Stated goal 1: List every person named in the Wake Island text below.
Stated goal 2: Pick up the Wake Island text below right after its final sentence and keep writing it.

Wake Island Flag on Our Flagpole

Wake Island

After USAT Buford reached Manila, Captain Croskey reported on the presence of Japanese at Wake Island.  He also learned that USAT Sheridan had a similar encounter at Wake with the Japanese.  The incident was brought to the attention of Assistant Secretary of the Navy Charles Darling, who at once informed the State Department and suggested that an explanation from the Japanese Government was needed.

Assistant Secretary of the Navy Charles Darling
Assistant Secretary of the Navy Charles Darling

In August 1902 Japanese Minister Takahira Kogorō provided a diplomatic note stating that the Japanese Government had “no claim whatever to make on the sovereignty of the island, but that if any subjects are found on the island the Imperial Government expects that they should be properly protected as long as they are engaged in peaceful occupations.”

Wake Island was now clearly a territory of the United States, but during this period the island was only occasionally visited by passing American ships.  One notable visit occurred in December 1906 when U.S. Army General John J. Pershing, later famous as the commander of the American Expeditionary Forces in western Europe during World War I, stopped at Wake on USAT Thomas and hoisted a 45-star U.S. flag that was improvised out of sail canvas.

Feather Poaching:

With limited fresh water resources, no harbor and no plans for development, Wake Island remained a remote uninhabited Pacific island in the early 20th century.  It did, however, have a large seabird population that attracted Japanese feather poachers.

Given data:
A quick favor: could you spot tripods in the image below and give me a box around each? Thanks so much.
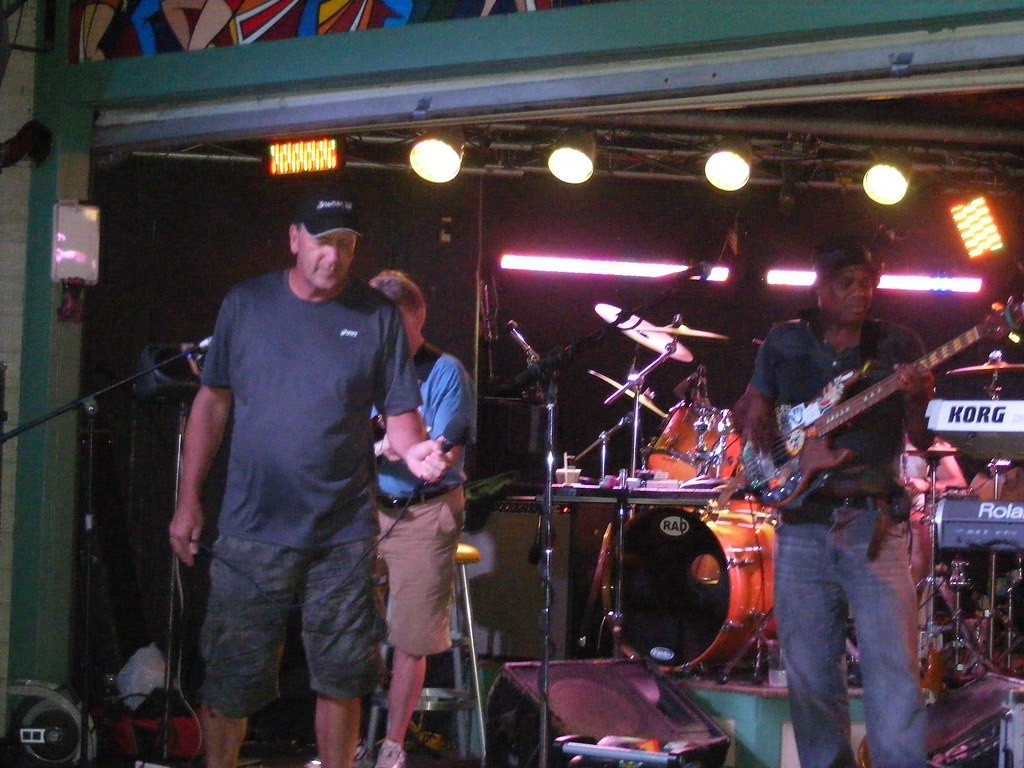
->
[915,449,1024,689]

Output 1: Captain Croskey, Charles Darling, Takahira Kogorō, John J. Pershing

Output 2:
Feather Poaching Camp
Feather Poaching Camp

The global demand for feathers and plumage was driven by the millinery industry and popular European fashion designs for hats, while other demand came from pillow and bedspread manufacturers.  Japanese poachers set up camps to harvest feathers on many remote islands in the Central Pacific.  The feather trade was primarily focused on Laysan albatross, black-footed albatross, masked booby, lesser frigatebird, greater frigatebird, sooty tern and other species of tern.  On February 6, 1904, Rear Admiral Robley D. Evans arrived at Wake Island on USS Adams and observed Japanese collecting feathers and catching sharks for their fins.  Abandoned feather poaching camps were seen by the crew of the submarine tender USS Beaver in 1922 and USS Tanager in 1923.  Although feather collecting and plumage exploitation had been outlawed in the territorial United States, there is no record of any enforcement actions at Wake Island.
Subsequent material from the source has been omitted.